In summary, it is obvious that the step-by step approach does not easily fit into the Fixed Payment financial model. It naturally fits with the cost plus model, but that does not itself accord with the  current economic orthodoxy.

Large Software Project Failures

The failure of software projects has become a high profile issue. A recent example is the trouble that the Child Support Agency has experienced in the implementation of their software projectiv. In 1999, the Select Committee on Public Accountsv considered 25 large public software projects, which have failed seriously over the previous decade. They included

  • The United Kingdom Passport Agency
  • The National Insurance Recording System (NIRS)
  • The Immigration and Nationality Directorate Casework Programme
  • Benefits Agency: Jobseeker’s Allowance
  • Crown Prosecution Service
  • The Hospital Information Support Systems Initiative
  • Northern Ireland Vehicle System Replacement Project
  • Inland Revenue-Pay and File

Readers of the computing press and now even the broadsheets can name other projects that have failed, been cancelled or are seriously late and over budget: London Ambulance, DVLA, Air Traffic Control,  etc. Large successful software projects are more difficult to identify.

In the United States, the situation is much the same but there, more systematic work has been done in recording the failures. The CHAOS report in 1994vi by the Standish Group, which surveyed a sample  of 365 respondents and representing 8,380 applications, says

The Standish Group research shows a staggering 31.1% of projects will be cancelled before they ever get completed. Further results indicate 52.7% of projects will cost 189% of their original estimates. The cost of these failures and overruns are just the tip of the proverbial iceberg.

The successful projects were 16% of the total. By the year 2000, they report elsewherevii, the percentage of successful projects had risen to 28%. During this period the abandoned projects had reduced from 31% to 23%. This dramatic improvement has thus seen progress from extremely bad to  very bad.

Project Size

A key factor that has been identified in the failure of software projects is sheer size. A more recent article in Software Magazine by Jim Johnson, chairman of the Standish Group saysviii “Most of these new [successful] projects are well within The Standish Group’s criteria established in “Recipe for Success, 1998,” which limits project duration to six months and  project staff to six people.”(ix)

Kent Beck, a software guru with long practical experience, states in his seminal book on software development methodology, Extreme Programmingx, that a team as big as ten programmers is “doable”. However, his methodology dictates that these programmers should work in pairs. This therefore would represent five independent programming units.

My experience over several decades suggests four programmers as being a practical maximum, albeit that there may be some additional support staff. Indeed, on a recent visit an experienced software developer/manager with one of the worlds biggest software companies put the maximum size for a successful project as five programmers.

Plans and Specifications

The problem here is that it is all but impossible for a large software project to be planned in a way that enables the final product can be clearly seen. So key is this issue that a group of software gurus have formed themselves into a group, the Agile Group and published a manifesto(xi).

This manifesto emphasises how difficult it is to have successful projects that rigidly define their outcome through detailed specification. This school of thought also emphasises that close collaboration with the customer should take precedence over contract negotiation and that responding to change is to be valued over following a plan.
One of the “Principles behind the Agile Manifesto”(xii) states

“[We] welcome changing requirements, even late in development.”

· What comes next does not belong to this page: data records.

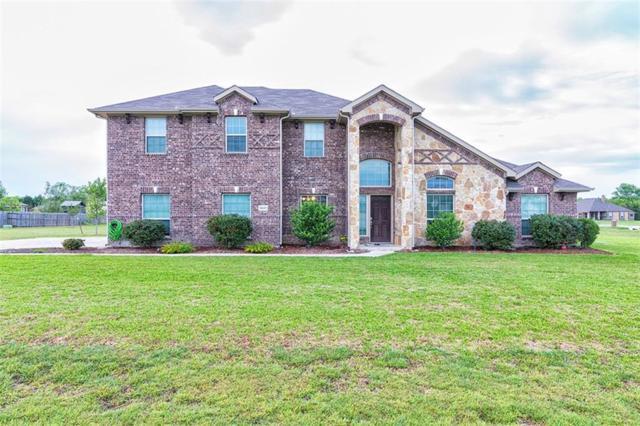 9031 Mattie Lane, Waxahachie, TX 75167 (MLS #13847546) :: RE/MAX Preferred Associates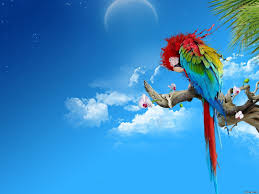 Colorful Pictures D Free Hd Top Most Downloaded Wallpapers Page 165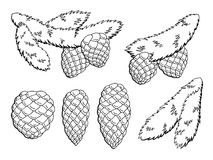 Fir branch graphic cone black white isolated sketch illustration vector Stock Photography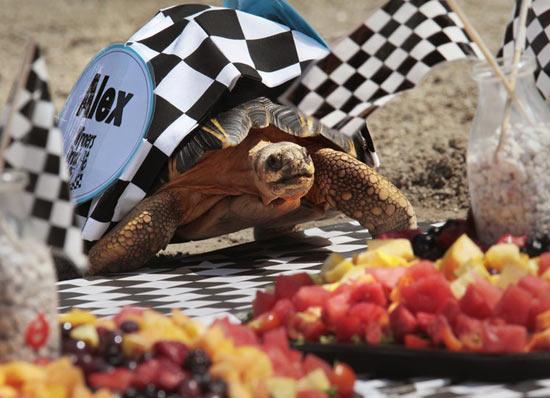 Zoopolis 500 — самые медленные гонки в мире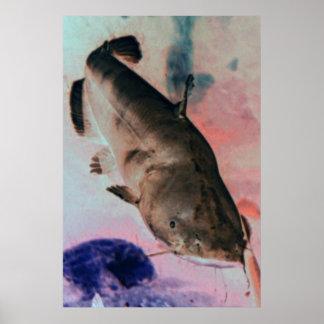 Catfish photo poster print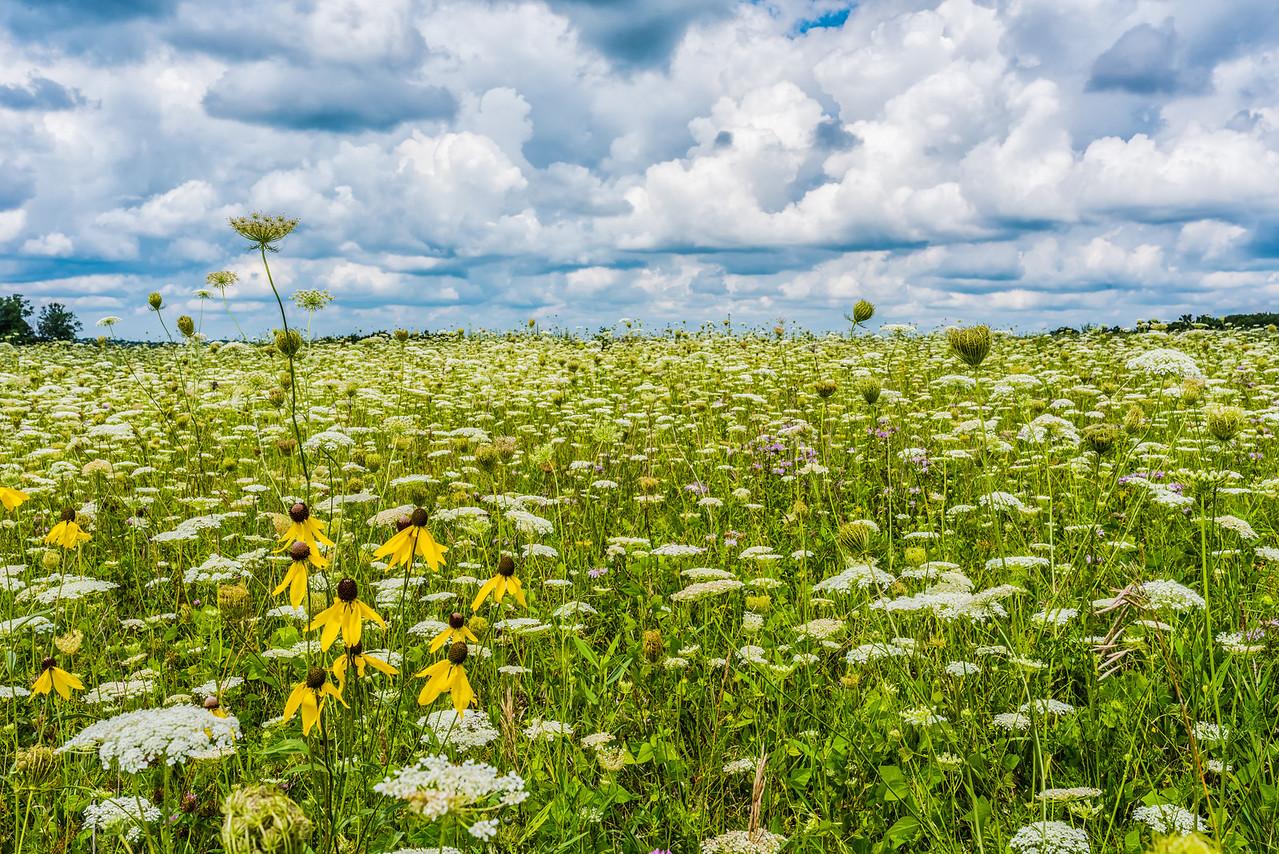 Wildflower field on top of Bluffs near Rushford, MN.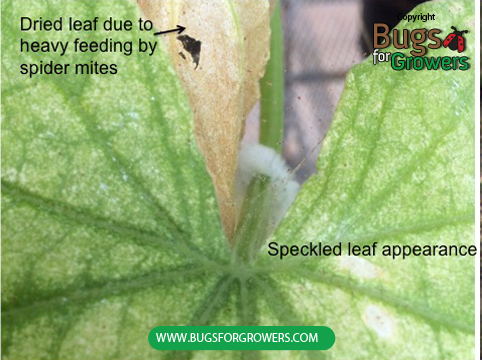 Photo 1. Speckled leaf appearance caused due to feeding by spider mites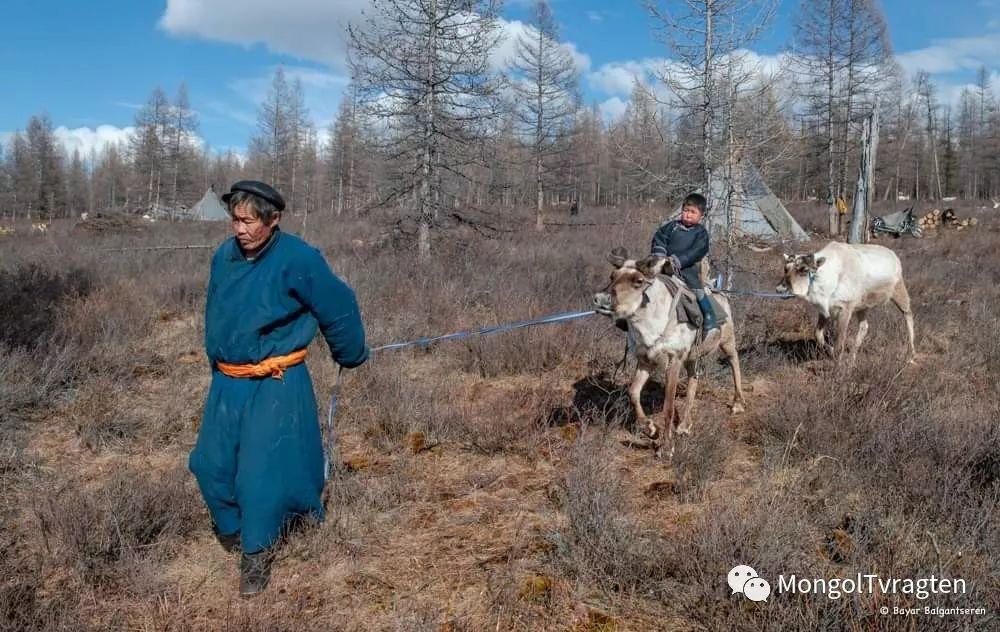 ᠴᠠᠲᠠᠨ ᠢᠷᠭᠡᠳ- ᠪᠠᠶᠠᠷ 第18张 ᠴᠠᠲᠠᠨ ᠢᠷᠭᠡᠳ- ᠪᠠᠶᠠᠷ 蒙古文化
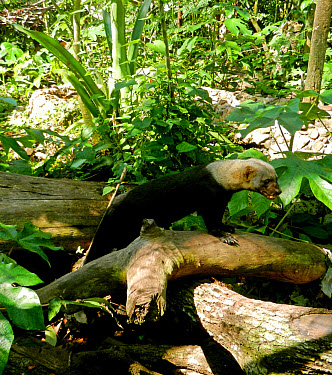 Tayra (Eira barbara) adult, standing on log in tropical forest, Belize (captive)  -  Chris & Tilde Stuart/ FLPA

Another principle of the Agile Group is to “Deliver working software frequently, from a couple of weeks to a couple of months, with a preference to the shorter timescale.” These principles are in line with the judgement in the introduction that “the most successful IT projects are those that start small and are incrementally developed over a period of time, with significant testing at each stage.” Indeed, the Extreme Programming method requires the design of a suite of automatic tests. The full range of tests is applied at every stage in the incremental programming steps. When a change to the project software is proposed its validation tests are added to the project test suite prior to the work on that change commencing.

It is worthy of note that the main protagonists in the Agile Group are hands-on workers within the industry rather than academics.

Why do Software Companies accept he Big-Bang Approach

For those tasked with the responsibility for procurement, it is easy to make the case for one large project that has clearly specified objectives and in which a fixed payment is made on completion of acceptance tests. It is an attractive option for all involved. The shareholder or, in the case of public projects, the taxpayer is offered a transparent process that promises value and assurances of quality.

For the procurer the process of putting well-specified projects out to tender provides the shield of delegated responsibility. If things go wrong it cannot be the fault of his department if the procedure has been followed in the correct fashion.

The problem with this approach for large projects is that, once a contractor has been accepted, that contractor often becomes a monopoly supplier. The more important the project is to the customer, the more power is given to the contractor. He benefits by being locked into the project. For a casein point  see Appendix 1, “The Power of an Incumbent Supplier”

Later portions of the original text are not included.